§ **DOCUMENT EXTRACT**:
The score afforded the producer with the opportunity to push the previously traditional boundaries of his work as a composer. As Martin later wrote: “Yellow Submarine saw some pretty strange experiments, too. In one sequence, in the ‘Sea of Monsters,’ the yellow submarine is wandering around and all kinds of weird little things are crawling along the sea floor, some with three legs. One monster is enormous, without arms but with two long legs with wellington boots on, and in place of a nose there is a kind of long trumpet. This is a sucking-up monster—when it sees the other little monsters, it uses its trumpet to suck them up. Eventually it sucks up the yellow submarine, and finally gets hold of the corner of the [movie] screen and sucks that up too, until it all goes white. I felt, naturally, that scene required special ‘sucking-up’ music—the question was how to do it with an orchestra!” Eventually, Martin came up with a solution that had been a go-to maneuver for the Beatles since their days recording Revolver: backward music. As George later observed, “Music played backwards sounds very odd anyway, and a trombone or cymbal played backwards sounds just like a sucking-in noise. So I scored about 45 seconds for the orchestra to play, in such a way that the music would fit the picture when we played it backwards. The engineer working at CTS at that time was a great character named Jack Clegg, and when I explained the idea to him he said, ‘Lovely! Great idea! I’ll get the film turned round, and you record the music to the backward film. Then, when we turn the film round the right way, your music will be backwards.’ It sounded like something from a Goon script.”19
As it happened, almost all of the music that Martin composed was used by Dunning in the final cut. As the months wound down, Martin conducted the London Symphony Orchestra during the production of the film’s incidental music, which was recorded at Olympic Sound Studios that spring with Keith Grant and George Chkiantz serving as Martin’s engineering team. Time was clearly of the essence, given the movie’s anticipated July 1968 premiere, along with a UK general release in late summer and an American release later that fall. And while he had been working at a breakneck pace, George had proven yet again that he could come through in a pinch. For their part, Dunning and Brodax were astounded by the results. During Yellow Submarine’s “Sea of Monsters” sequence, for example, George included a sly reference to J. S. Bach’s Air on the G String. In other instances, George quoted works by Wolfgang Amadeus Mozart and Igor Stravinsky and even the Beatles themselves. “Sea of Time” featured an Indian-themed reference to “Within You, Without You,” while “Yellow Submarine in Pepperland” included a deft reprise of the title track.

§ **REQUIRED ACTIONS**:
1) In the passage on the Yellow Submarine score, which orchestra did Martin conduct for the film's incidental music?
2) Pick up the passage on the Yellow Submarine score after its last sentence and continue it.
The data that come after this sentence are separate material, unrelated to the passage on the Yellow Submarine score.

§ **RAW DATA**:
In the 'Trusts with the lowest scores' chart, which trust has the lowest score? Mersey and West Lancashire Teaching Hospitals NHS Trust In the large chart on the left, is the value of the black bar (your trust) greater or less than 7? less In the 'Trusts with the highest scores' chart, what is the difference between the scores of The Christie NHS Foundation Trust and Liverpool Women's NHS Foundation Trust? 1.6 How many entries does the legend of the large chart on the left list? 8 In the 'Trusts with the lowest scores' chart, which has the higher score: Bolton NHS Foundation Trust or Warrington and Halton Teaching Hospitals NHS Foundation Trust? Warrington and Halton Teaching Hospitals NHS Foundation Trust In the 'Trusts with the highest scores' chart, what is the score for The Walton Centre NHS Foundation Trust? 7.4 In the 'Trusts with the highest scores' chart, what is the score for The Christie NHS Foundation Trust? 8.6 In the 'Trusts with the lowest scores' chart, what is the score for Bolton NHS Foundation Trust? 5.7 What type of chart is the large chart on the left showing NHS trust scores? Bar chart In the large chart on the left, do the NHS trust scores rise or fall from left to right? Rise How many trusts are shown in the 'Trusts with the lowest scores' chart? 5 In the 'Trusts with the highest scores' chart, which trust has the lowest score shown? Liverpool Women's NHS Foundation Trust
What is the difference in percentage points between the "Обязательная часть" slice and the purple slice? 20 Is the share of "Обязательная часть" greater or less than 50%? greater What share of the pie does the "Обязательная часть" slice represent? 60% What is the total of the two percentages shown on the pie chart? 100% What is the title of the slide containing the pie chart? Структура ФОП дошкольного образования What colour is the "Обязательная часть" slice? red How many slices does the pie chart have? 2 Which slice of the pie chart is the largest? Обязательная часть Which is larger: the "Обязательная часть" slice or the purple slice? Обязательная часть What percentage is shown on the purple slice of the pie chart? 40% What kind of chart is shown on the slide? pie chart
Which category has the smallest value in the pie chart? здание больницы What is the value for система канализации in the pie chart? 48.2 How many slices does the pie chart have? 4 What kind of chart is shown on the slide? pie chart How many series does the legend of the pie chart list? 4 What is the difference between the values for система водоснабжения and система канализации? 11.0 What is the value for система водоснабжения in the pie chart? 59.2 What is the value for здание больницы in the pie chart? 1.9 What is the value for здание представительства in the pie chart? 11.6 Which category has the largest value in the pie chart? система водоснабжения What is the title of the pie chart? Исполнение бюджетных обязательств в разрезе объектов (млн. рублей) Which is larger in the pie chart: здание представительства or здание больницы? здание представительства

§ **ANSWER LIST**:
1) The London Symphony Orchestra.

2)
In early March, George took a break from his work on the Yellow Submarine soundtrack to pose with Geoff and Ringo for photographs of the Beatles’ production team receiving their Grammy statuettes for Sgt. Pepper. The awards had been announced, with Martin, Emerick, and the Beatles in absentia, back on February 29 at a dinner ceremony in Los Angeles hosted by comedian Stan Freberg. During EMI’s makeshift ceremony in Studio 3 on March 6, Ringo hadn’t made the trip out to India yet, and he can be seen presenting the awards to George and Geoff, then good-naturedly pretending to speak into the funnel-shaped horn of the miniature phonograph.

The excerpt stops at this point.